2020 Vogel Prize Winner - Scott Heberling

2020 Vogel Prize Winner – Scott Heberling

Every year the SIA highlights outstanding scholarship in the field of industrial archeology with the Vogel Prize. Named in honor of SIA co-founder and distinguished member Robert M. Vogel, the award recognizes the author of the best article to appear within the last three years in the Society’s peer-reviewed journal, IA: The Journal of the Society for Industrial Archeology. The Vogel Prize consists of a cash award and a unique, genuine wooden foundry pattern mounted on a plaque, engraved with the recipient’s name – easily one of the most distinctive trophies in the scholarly world.

That the trophy itself evokes American iron is especially appropriate for this year’s winner. After evaluating articles for a clear thesis and narrative, including high-quality illustrations and analysis of material culture, the committee is pleased to have selected “The Archeology of Failure: An Example from the Juniata Iron District of Pennsylvania,” (IA 41, nos. 1 and 2 [2015]: 25-47) by Scott D. Heberling, as the 2020 Vogel Prize winner.
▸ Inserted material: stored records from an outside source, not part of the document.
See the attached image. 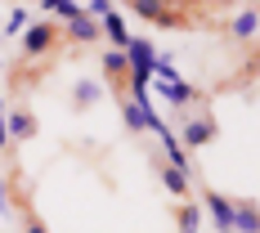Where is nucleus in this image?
Instances as JSON below:
<instances>
[{
  "instance_id": "obj_1",
  "label": "nucleus",
  "mask_w": 260,
  "mask_h": 233,
  "mask_svg": "<svg viewBox=\"0 0 260 233\" xmlns=\"http://www.w3.org/2000/svg\"><path fill=\"white\" fill-rule=\"evenodd\" d=\"M58 41H63V23L41 18V23H27L23 27V36H18V54H23V63H36V58H45V54L58 50Z\"/></svg>"
},
{
  "instance_id": "obj_2",
  "label": "nucleus",
  "mask_w": 260,
  "mask_h": 233,
  "mask_svg": "<svg viewBox=\"0 0 260 233\" xmlns=\"http://www.w3.org/2000/svg\"><path fill=\"white\" fill-rule=\"evenodd\" d=\"M130 14H139L144 23L161 27V31H180L184 23H188V14L180 9V0H126Z\"/></svg>"
},
{
  "instance_id": "obj_3",
  "label": "nucleus",
  "mask_w": 260,
  "mask_h": 233,
  "mask_svg": "<svg viewBox=\"0 0 260 233\" xmlns=\"http://www.w3.org/2000/svg\"><path fill=\"white\" fill-rule=\"evenodd\" d=\"M215 135H220V121L211 117L207 108H198V112H184L180 135H175V139H180V148L188 153V148H207V144L215 139Z\"/></svg>"
},
{
  "instance_id": "obj_4",
  "label": "nucleus",
  "mask_w": 260,
  "mask_h": 233,
  "mask_svg": "<svg viewBox=\"0 0 260 233\" xmlns=\"http://www.w3.org/2000/svg\"><path fill=\"white\" fill-rule=\"evenodd\" d=\"M198 207H202V211H211V220H215V229H220V233H234V202H229L224 193L207 188Z\"/></svg>"
},
{
  "instance_id": "obj_5",
  "label": "nucleus",
  "mask_w": 260,
  "mask_h": 233,
  "mask_svg": "<svg viewBox=\"0 0 260 233\" xmlns=\"http://www.w3.org/2000/svg\"><path fill=\"white\" fill-rule=\"evenodd\" d=\"M36 130H41V121H36V112H31V108H14V112L5 117V135H9L14 144L36 139Z\"/></svg>"
},
{
  "instance_id": "obj_6",
  "label": "nucleus",
  "mask_w": 260,
  "mask_h": 233,
  "mask_svg": "<svg viewBox=\"0 0 260 233\" xmlns=\"http://www.w3.org/2000/svg\"><path fill=\"white\" fill-rule=\"evenodd\" d=\"M63 36H68V41H77V45H94V41L104 36V27H99V18H90V14L81 9L72 23H63Z\"/></svg>"
},
{
  "instance_id": "obj_7",
  "label": "nucleus",
  "mask_w": 260,
  "mask_h": 233,
  "mask_svg": "<svg viewBox=\"0 0 260 233\" xmlns=\"http://www.w3.org/2000/svg\"><path fill=\"white\" fill-rule=\"evenodd\" d=\"M99 68H104V81L117 90V99H121V90H126V72H130V68H126V54H121V50H108L104 58H99Z\"/></svg>"
},
{
  "instance_id": "obj_8",
  "label": "nucleus",
  "mask_w": 260,
  "mask_h": 233,
  "mask_svg": "<svg viewBox=\"0 0 260 233\" xmlns=\"http://www.w3.org/2000/svg\"><path fill=\"white\" fill-rule=\"evenodd\" d=\"M99 27H104V36L112 41V50H126V45H130V27H126V18H121L117 9H112V14H104V18H99Z\"/></svg>"
},
{
  "instance_id": "obj_9",
  "label": "nucleus",
  "mask_w": 260,
  "mask_h": 233,
  "mask_svg": "<svg viewBox=\"0 0 260 233\" xmlns=\"http://www.w3.org/2000/svg\"><path fill=\"white\" fill-rule=\"evenodd\" d=\"M157 175H161V188H166L171 197H188V188H193L188 171H180V166H161Z\"/></svg>"
},
{
  "instance_id": "obj_10",
  "label": "nucleus",
  "mask_w": 260,
  "mask_h": 233,
  "mask_svg": "<svg viewBox=\"0 0 260 233\" xmlns=\"http://www.w3.org/2000/svg\"><path fill=\"white\" fill-rule=\"evenodd\" d=\"M229 36L242 41V45H251V41H256V9H251V5H247V9H238V18L229 23Z\"/></svg>"
},
{
  "instance_id": "obj_11",
  "label": "nucleus",
  "mask_w": 260,
  "mask_h": 233,
  "mask_svg": "<svg viewBox=\"0 0 260 233\" xmlns=\"http://www.w3.org/2000/svg\"><path fill=\"white\" fill-rule=\"evenodd\" d=\"M198 229H202V207L198 202L175 207V233H198Z\"/></svg>"
},
{
  "instance_id": "obj_12",
  "label": "nucleus",
  "mask_w": 260,
  "mask_h": 233,
  "mask_svg": "<svg viewBox=\"0 0 260 233\" xmlns=\"http://www.w3.org/2000/svg\"><path fill=\"white\" fill-rule=\"evenodd\" d=\"M256 229H260L256 202H234V233H256Z\"/></svg>"
},
{
  "instance_id": "obj_13",
  "label": "nucleus",
  "mask_w": 260,
  "mask_h": 233,
  "mask_svg": "<svg viewBox=\"0 0 260 233\" xmlns=\"http://www.w3.org/2000/svg\"><path fill=\"white\" fill-rule=\"evenodd\" d=\"M41 9H45V18H54V23H72L81 14L77 0H41Z\"/></svg>"
},
{
  "instance_id": "obj_14",
  "label": "nucleus",
  "mask_w": 260,
  "mask_h": 233,
  "mask_svg": "<svg viewBox=\"0 0 260 233\" xmlns=\"http://www.w3.org/2000/svg\"><path fill=\"white\" fill-rule=\"evenodd\" d=\"M99 94H104V81H77V85H72V104L77 108H90Z\"/></svg>"
},
{
  "instance_id": "obj_15",
  "label": "nucleus",
  "mask_w": 260,
  "mask_h": 233,
  "mask_svg": "<svg viewBox=\"0 0 260 233\" xmlns=\"http://www.w3.org/2000/svg\"><path fill=\"white\" fill-rule=\"evenodd\" d=\"M23 27H27V9L14 5V14H9V23L0 27V36H23Z\"/></svg>"
},
{
  "instance_id": "obj_16",
  "label": "nucleus",
  "mask_w": 260,
  "mask_h": 233,
  "mask_svg": "<svg viewBox=\"0 0 260 233\" xmlns=\"http://www.w3.org/2000/svg\"><path fill=\"white\" fill-rule=\"evenodd\" d=\"M18 215H23V233H50L41 220H36V215H31V211H18Z\"/></svg>"
},
{
  "instance_id": "obj_17",
  "label": "nucleus",
  "mask_w": 260,
  "mask_h": 233,
  "mask_svg": "<svg viewBox=\"0 0 260 233\" xmlns=\"http://www.w3.org/2000/svg\"><path fill=\"white\" fill-rule=\"evenodd\" d=\"M104 14H112V0H90V18H104Z\"/></svg>"
},
{
  "instance_id": "obj_18",
  "label": "nucleus",
  "mask_w": 260,
  "mask_h": 233,
  "mask_svg": "<svg viewBox=\"0 0 260 233\" xmlns=\"http://www.w3.org/2000/svg\"><path fill=\"white\" fill-rule=\"evenodd\" d=\"M0 211H5V215H14V207H9V188H5V175H0Z\"/></svg>"
}]
</instances>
Heberling’s article studies the Rockhill Furnace and the Winchester Furnace, both created in the early 1830s. They were located in the Blacklog Narrows near Orbisonia, Pennsylvania, in the famed Juniata iron district. These furnaces were not the successful firms usually studied by industrial archeologists, but instead were only “moderately successful” and, even worse, “chronically troubled,” respectively. Heberling uses archival records and extensive material remains to document and explain the struggle of these two furnaces to be viable iron producers. Offering the industrial archeologist a rare natural experiment, these two facilities had similar technical inputs, of ore, charcoal, and flux, and faced nearly identical market challenges such as transportation. (In later years, the two furnaces even had the same ownership.) Yet the Rockhill scratched out a lean success for decades, while the Winchester failed numerous times before an early and permanent abandonment. Heberling deftly reads the evidence for clues about the most likely sources of the Winchester’s failure – a waterlogged site and limited available power chief among them. The result is a clear portrait of the “thin line between success and failure” that defined this period of American ironmaking.

The article is well written, and the narrative is clear, readable, and engaging, incorporating evidence deftly. Heberling is owner and principal investigator at Heberling Associates, Inc., a small CRM firm, and the research for this article was originally conducted for the Pennsylvania Department of Transportation. Its reworking into this scholarly form is a model of how sponsored archeological research can engage with and contribute to ongoing scholarly conversations of prime interest to industrial archeologists and historians of technology, advancing knowledge in the field.

—Text from Eric Nystrom’s award presentation remarks delivered at the SIA’s 2020 Annual Business Meeting, which was held online on May 30, 2020


CAPTION FOR PHOTO ABOVE: 2020 Vogel Prize Award Winner Scott Heberling standing on an iron feature in an excavation unit at Cromwell Mill in the Juanita iron district of Pennsylvania in 2001. The Cromwell Mill site was part of the same project that produced Heberling’s winning article, “The Archeology of Failure: An Example from the Juniata Iron District of Pennsylvania.”

CAPTION FOR PHOTO BELOW: The 2020 Vogel Prize trophy.